Когда много лет спустя он мысленно переживал время, проведенное в Будапеште, всегда с удивлением отмечал механизм памяти, который по какому-то непонятному Руди принципу сохранил те дни, пустые и бесцветные, закодировав их в банальных деталях, то ли вкусом миньонов из каштанов с шоколадом в кондитерской «Добош музей» в Сентендре или в облике старика, который сидел в метро рядом с Руди и читал книгу о бабочках, не переставая икать, или в молниеносном взгляде кассирши в аптеке на площади Блаха Луйза, или в водянистых глазах симпатичной старушки в приемной у дантиста на Виланьском шоссе. Недогадливость и монотонность занимали бесконечные пространства памяти, точно копируя детали негативных переживаний. Сами переживания блуждали в ней в самых разнообразных версиях. Он не знал, два или три дня провел в квартире на площади Листа. Они засыпали на несколько часов, потом будили друг друга поцелуями и ласками. Часы бодрствования казались в опьянении и усталости эпизодами сна. Время превратилось в длящийся момент. Появилась возможность вмешиваться как в прошлое, так и в будущее.

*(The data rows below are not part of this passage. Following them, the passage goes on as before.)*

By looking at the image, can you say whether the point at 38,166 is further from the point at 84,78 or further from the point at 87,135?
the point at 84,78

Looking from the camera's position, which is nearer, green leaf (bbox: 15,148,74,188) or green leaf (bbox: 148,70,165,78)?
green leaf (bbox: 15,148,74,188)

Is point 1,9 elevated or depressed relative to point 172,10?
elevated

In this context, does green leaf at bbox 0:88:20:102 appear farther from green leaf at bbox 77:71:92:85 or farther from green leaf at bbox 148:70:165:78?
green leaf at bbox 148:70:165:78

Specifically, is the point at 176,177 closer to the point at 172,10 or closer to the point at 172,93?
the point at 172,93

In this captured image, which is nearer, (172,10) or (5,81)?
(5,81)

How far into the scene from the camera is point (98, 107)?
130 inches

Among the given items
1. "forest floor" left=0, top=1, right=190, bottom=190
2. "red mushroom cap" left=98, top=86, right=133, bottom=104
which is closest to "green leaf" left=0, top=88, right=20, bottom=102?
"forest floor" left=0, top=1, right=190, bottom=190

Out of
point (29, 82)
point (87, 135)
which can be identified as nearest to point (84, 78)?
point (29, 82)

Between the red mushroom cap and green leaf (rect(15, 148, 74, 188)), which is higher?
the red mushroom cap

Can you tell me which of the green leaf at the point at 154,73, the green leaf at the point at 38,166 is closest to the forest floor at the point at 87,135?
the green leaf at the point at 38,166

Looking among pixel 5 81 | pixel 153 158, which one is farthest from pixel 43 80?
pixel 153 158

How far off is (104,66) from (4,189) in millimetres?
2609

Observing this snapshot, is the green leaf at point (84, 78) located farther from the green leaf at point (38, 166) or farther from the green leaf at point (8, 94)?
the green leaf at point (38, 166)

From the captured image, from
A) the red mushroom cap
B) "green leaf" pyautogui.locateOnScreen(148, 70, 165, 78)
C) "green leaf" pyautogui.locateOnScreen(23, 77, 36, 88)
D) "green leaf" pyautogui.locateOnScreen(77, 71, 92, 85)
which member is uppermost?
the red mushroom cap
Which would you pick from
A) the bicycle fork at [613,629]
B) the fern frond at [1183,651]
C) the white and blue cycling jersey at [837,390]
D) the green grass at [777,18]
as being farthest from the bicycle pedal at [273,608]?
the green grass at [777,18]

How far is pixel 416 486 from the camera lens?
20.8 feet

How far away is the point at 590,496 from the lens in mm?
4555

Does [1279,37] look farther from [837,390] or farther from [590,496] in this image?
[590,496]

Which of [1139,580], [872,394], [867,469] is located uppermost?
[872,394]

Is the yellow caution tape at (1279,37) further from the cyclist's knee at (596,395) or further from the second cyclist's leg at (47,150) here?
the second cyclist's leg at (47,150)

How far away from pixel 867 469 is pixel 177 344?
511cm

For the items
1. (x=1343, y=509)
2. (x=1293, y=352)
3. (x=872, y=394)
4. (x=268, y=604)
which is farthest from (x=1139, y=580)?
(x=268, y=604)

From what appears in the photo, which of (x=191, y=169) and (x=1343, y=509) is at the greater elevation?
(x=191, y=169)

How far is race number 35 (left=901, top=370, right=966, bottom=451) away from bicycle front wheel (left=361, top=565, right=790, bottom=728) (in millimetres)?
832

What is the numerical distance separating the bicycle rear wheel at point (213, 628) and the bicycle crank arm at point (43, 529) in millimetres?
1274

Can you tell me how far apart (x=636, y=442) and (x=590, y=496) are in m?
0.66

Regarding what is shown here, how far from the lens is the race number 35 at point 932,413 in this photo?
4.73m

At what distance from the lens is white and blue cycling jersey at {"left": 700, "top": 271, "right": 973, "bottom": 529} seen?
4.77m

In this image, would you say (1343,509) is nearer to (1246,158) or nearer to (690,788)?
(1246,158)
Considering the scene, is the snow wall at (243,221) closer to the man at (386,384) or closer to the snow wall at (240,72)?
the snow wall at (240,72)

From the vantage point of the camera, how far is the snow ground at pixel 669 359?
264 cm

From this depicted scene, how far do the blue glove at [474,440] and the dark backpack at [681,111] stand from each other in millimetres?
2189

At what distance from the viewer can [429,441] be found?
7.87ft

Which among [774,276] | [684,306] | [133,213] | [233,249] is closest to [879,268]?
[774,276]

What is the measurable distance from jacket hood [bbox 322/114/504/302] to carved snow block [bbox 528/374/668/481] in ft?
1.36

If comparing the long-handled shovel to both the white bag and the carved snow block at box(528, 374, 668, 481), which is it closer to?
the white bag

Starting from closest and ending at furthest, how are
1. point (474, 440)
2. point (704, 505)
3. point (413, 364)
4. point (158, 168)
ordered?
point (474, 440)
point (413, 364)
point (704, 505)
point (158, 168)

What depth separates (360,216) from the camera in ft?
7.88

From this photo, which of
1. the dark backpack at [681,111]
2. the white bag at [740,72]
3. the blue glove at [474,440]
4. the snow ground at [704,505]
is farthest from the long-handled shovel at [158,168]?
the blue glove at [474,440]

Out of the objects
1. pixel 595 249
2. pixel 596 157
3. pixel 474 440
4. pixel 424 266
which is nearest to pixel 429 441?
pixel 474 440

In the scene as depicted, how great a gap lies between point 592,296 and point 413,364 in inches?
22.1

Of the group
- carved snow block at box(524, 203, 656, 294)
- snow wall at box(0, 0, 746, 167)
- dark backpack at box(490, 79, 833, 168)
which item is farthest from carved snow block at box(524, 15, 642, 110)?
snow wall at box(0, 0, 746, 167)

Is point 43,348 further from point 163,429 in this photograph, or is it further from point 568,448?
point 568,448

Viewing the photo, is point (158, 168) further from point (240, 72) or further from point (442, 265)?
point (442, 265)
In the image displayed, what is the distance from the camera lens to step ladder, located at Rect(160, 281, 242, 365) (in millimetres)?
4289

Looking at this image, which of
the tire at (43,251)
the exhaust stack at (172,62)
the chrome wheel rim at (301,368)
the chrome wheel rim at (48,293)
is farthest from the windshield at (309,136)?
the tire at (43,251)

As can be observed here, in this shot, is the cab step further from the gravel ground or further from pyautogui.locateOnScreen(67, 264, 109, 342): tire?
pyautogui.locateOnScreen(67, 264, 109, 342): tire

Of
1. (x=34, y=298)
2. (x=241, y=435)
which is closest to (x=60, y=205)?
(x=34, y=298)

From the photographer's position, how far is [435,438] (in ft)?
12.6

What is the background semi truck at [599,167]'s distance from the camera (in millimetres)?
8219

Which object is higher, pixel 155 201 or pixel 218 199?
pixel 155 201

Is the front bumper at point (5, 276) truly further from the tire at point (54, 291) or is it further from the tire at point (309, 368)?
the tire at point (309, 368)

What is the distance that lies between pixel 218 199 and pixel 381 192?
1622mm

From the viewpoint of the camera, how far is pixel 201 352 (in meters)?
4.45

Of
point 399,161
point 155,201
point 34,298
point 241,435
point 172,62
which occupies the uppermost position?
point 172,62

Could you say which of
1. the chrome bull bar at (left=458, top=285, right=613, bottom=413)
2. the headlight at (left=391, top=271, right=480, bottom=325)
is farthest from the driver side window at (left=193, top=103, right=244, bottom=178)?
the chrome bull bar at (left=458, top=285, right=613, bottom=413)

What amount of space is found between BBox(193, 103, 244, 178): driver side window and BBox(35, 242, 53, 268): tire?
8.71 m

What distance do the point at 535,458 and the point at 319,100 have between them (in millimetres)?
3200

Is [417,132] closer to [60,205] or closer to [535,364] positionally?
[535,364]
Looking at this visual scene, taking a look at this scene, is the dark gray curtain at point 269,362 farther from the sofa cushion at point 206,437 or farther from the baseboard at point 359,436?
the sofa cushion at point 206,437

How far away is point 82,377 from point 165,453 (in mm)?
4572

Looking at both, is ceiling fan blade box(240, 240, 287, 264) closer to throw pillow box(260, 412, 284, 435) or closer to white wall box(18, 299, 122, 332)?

Это было в квартире в Буде, на улице Кристинаварош, сказала Соня, взяв в рамку голых рук голову Руди и после каждой произнесенной фразы опуская губы на его лоб. Это здание стоит до сих пор, но на нем нет таблички с надписью: «В этом доме ночью того-то и того-то дня в том-то и том-то году Соня Лалович впервые переспала с тем-то и тем-то». Да, я запомнила это только потому, что это было в Новый год. Ты следователь? Потому что вспоминаешь черный автомобиль на площади. Это было на встрече года Оруэлла. Мне только что исполнилось семнадцать. А сколько было тебе? Одиннадцать. Козероги тут ни при чем. Я родилась в Сочельник. Какой знак? Знак на меня повлиял. Хромота у меня от рождения. Ты Стрелец. Так, значит, мы скрестили рога и стрелы.
Из глубины кафельной печи слышалось тихое, однообразное шипение газа. Тепло разливалось по комнате. Руди чувствовал его, раздвигая темные шторы и рассматривая заснеженную площадь. Часы в прихожей били каждые полчаса. Вскоре все предметы, находящиеся в комнате, после нескольких часов, проведенных в ней Руди, стали хорошо знакомыми ориентирами. Он сам ходил в кухню и делал бутерброды. Дверцы буфета он открывал, придерживая пальцами нижнюю створку, потому что металлическая ручка держалась на единственном шурупе, и когда он впервые взялся за нее, ручка осталась у него в руках. Он останавливался в небольшом тамбуре, связывавшем коридор с Сониной спальней, откуда одни двери вели на застекленную веранду, нависшую над двором. На массивной полке в четыре ряда стояли пишущие машинки. Руди насчитал двенадцать штук. Марки можно было прочитать только на тех, которые не были закрыты оригинальными металлическими или деревянными крышками. На второй день пребывания в Сониной квартире он удовлетворил свое любопытство и на несколько минут вышел на ледяную веранду. Приподняв полотняные чехлы, он рассмотрел марки. «Империала» среди них не было. На противоположном конце полки, в углу, стояла швейная машина «Зингер». Предметы, которые принадлежали неким завершенным существованиям, людям, которых уже нет. И тогда, когда Руди закрывал веранду и трясся от холода, в голове у него молнией пронеслась картина доставки швейной машины «Зингер» из представительства фирмы в Пеште в квартиру покупателя, возможно, даже в ту, где он сейчас находится. Что подавали на обед в тот день? Где в этот момент был сапожник с улицы Кирайи? И все те письма, деловые и любовные, отпечатанные на машинках, которые сейчас, словно двенадцать апостолов, молчат на веранде? Сохранилось хотя бы одно? Желание с помощью этих знаний объяснить мир Руди воспринял как несомненный признак своего таланта. Потому что всего лишь вопрос времени, когда он выйдет из ампулы анонимности и покажет себя в полном блеске.